- Investor attention next week will be on a speech by RBA's Lowe on Monday, followed by the RBA minutes of its March 2 policy meeting on Tuesday.
SYDNEY: Yields on Australian three-year government bonds slipped to a record low on Friday as the country's central bank pushed back against market speculation of early interest rate hikes though the local dollar jumped to a one-week high.
Yields in the cash market had jumped to 0.188% late last month during a global bond sell-off.
Three-year bond futures had then implied a yield of 0.385%, much higher than the Reserve Bank of Australia's (RBA) 0.1% anchor.
In response, the RBA this week doubled the fee it charges for lending out April 2023 and April 2024 Australian government bonds, both key to policy stimulus.

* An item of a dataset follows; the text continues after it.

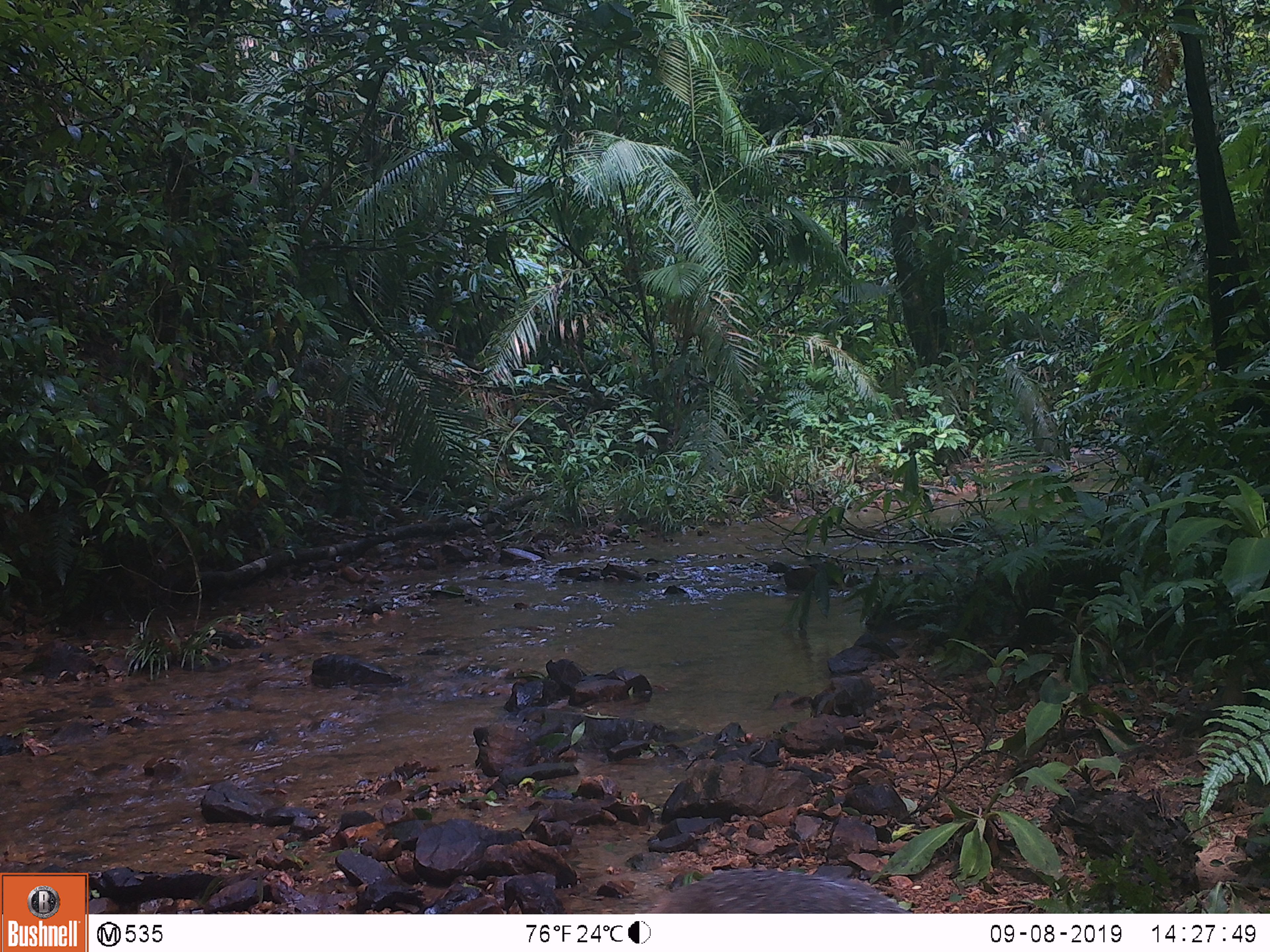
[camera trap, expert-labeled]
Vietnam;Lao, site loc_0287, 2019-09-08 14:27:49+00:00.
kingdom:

That sent the three-year bond yield to under 0.096%, the lowest on record.
"If you see this from the RBA's yield curve control policy this move has definitely worked in the sense that it's reinforced their target at 0.1%," said Robert Thompson, a rates strategist at RBC.
"But it hasn't necessarily stopped the market from speculating or anticipating rate hikes earlier than the RBA thinks they will happen."
Thompson pointed to the two-year/one-year swap rate at 61 basis points, which suggested more than two rate hikes by 2023.
On Friday, the three-year bond contract was down a shade, implying a yield of 0.228%. It had earlier jumped to 0.385%.
Dovish commentary this week by RBA Governor Philip Lowe also helped stem some of the bond sell-off after he dismissed rate-hike talks, analysts said.
That still did not stop the Aussie dollar from hitting a one-week high on Friday.
The Aussie climbed to $0.7801, a level not seen since March 4. It was last at $0.7780 with key resistance seen around $0.7840, a breach of which could see it flying above 80 US cents.
The New Zealand dollar surpassed key resistance at $0.7200 to go as high as $0.7240, a level unseen since March 3.
The kiwi has drifted away from the week's trough at $0.7103, which now marks a strong support.
For the week so far, the kiwi is up 0.7% while the Aussie has risen 1.3%.
Stronger-than-expected domestic data and soaring prices of Australia's top export iron ore have also boosted the Aussie.
Figures on consumer and business confidence have been robust this week, in a sign the economic momentum apparent in the second half of 2020 has sustained into the New Year.
Investor attention next week will be on a speech by RBA's Lowe on Monday, followed by the RBA minutes of its March 2 policy meeting on Tuesday.
Australia's labour force data is due on Thursday which is likely to show strong jobs growth and a fall in unemployment.